- Please check and comment entries here.
Survey of the Tactile Internet
The Tactile Internet (TI) is an innovation that facilitates interaction between human beings (possibly over a distance) with visual presence and haptic feedback. In June 2015, the Technical Activities Board Future Directions Committee launched the most current activity for the Institute of Electrical and Electronics Engineers (IEEE) Digital Senses Initiative (DSI). The DSI is devoted to propelling advancements that catch and recreate human activities such as sense, touch, hearing, taste, and sight from the external world.
Significantly, the TI will establish vital prerequisites for next-generation access networks as far as latency, availability, and reliability are concerned. Wired access networks are ultimately fulfilling these prerequisites already, and wireless access networks are not yet proposed to fulfill these prerequisites.

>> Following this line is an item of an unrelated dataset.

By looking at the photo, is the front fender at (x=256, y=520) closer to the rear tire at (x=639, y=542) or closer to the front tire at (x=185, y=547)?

As per the International Telecommunication Union—Telecommunication Standardisation Sector (ITU-T) Technology Watch Report on the TI , research in these areas will need to speed up substantially, introducing new thoughts and designs to promote access network characteristic redundancy, and a decent variety to resolve RTT issues and reliability constraints of TI applications.
With regard to TI, Figure 1 depicts the progressive evolution of TI, as indicated by an ongoing ITU-T Technology Watch Report . According to the definition given by the ITU-T Technology Watch Report, the Internet that comprises ultra-low latency, ultra-high availability, ultra-high reliability, ultra-responsive, fast reaction times, scalability, and security, is referred to as TI. On the other hand, the interconnection of physical devices with the Internet with requirements such as power efficiency, surveillance and data security, reliability, good energy management, relatively low throughput, and effective low latency, is referred to as the Internet of Things (IoT). In contrast, the Internet with the transmission of voice and data, video-streaming content, web browsing, and telephony, is referred to as mobile Internet.

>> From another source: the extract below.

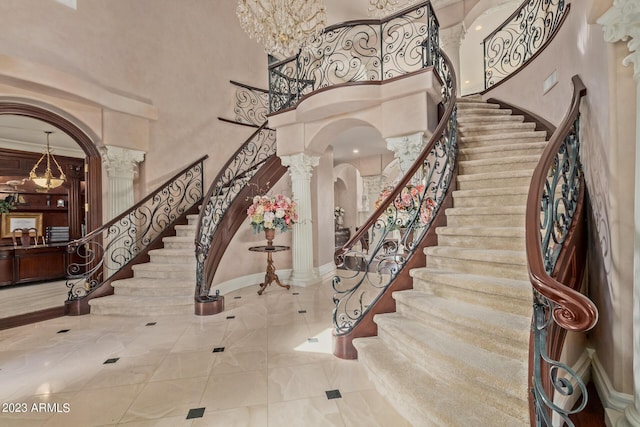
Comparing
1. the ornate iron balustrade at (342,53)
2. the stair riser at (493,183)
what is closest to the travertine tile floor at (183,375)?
the stair riser at (493,183)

Furthermore, considering the stringent demands and requirements of TI involving ultra-low latency and ultra-high reliability, features such as data integrity, security, encryption, and network availability need to be established with fewer trade-offs between these. However, the existing centralized infrastructure is not adequate to meet these features. Therefore, more distributed infrastructure based on Fog/Edge computing should be adequately examined to bring TI applications nearer to end-users .
The demand for interdisciplinary research is crucial in planning and designing intelligent tactile sensors considering fabrication techniques/technologies, the material of sensors/devices, intelligent signal processing, and machine-learning algorithms to analyze the behavior of the sensing device and process complex data coming to the sensors. Several factors are necessary to realize the TI, such as security, reliability, availability, and latency in wireless transmission of tactile sensing data, thus giving the experience of remote real touch feeling and control. A few standardized works are forecasted to collaborate between the TI’s use cases and the improvement of current wireless sensor networks.
2. Design Aspects of the Tactile Internet
The TI depends on haptic and non-haptic control to have communication between end-to-end operations. Figure 2 is the pictorial representation of the architectural design of the TI, which consists of three sections, i.e., master, network, and slave sections. With haptic command and haptic feedback signals, the master and slave sections communicate via the network section. There is a two-way exchange of information between the master and slave sections.
The master section is located at the front end of the TI system. It comprises a human operator with a tactile human-system interface (HSI). The input given by a human is then converted into tactile input by HSI. HSI is a master machine or robot which acts as a haptic device. A user is permitted to touch, feel, and manipulate in the real world. Through the command signals, the operation of the slave is controlled by the master section. It ought to be noticed that numerous operators can cooperatively curb the activities of the slave section in most of the applications. The audio and visual feedback features are essential for haptic and non-haptic control of the slave section. Thus, it is crucial to increase perceptual performance as the human brain coordinates typically diverse with tangible approaches .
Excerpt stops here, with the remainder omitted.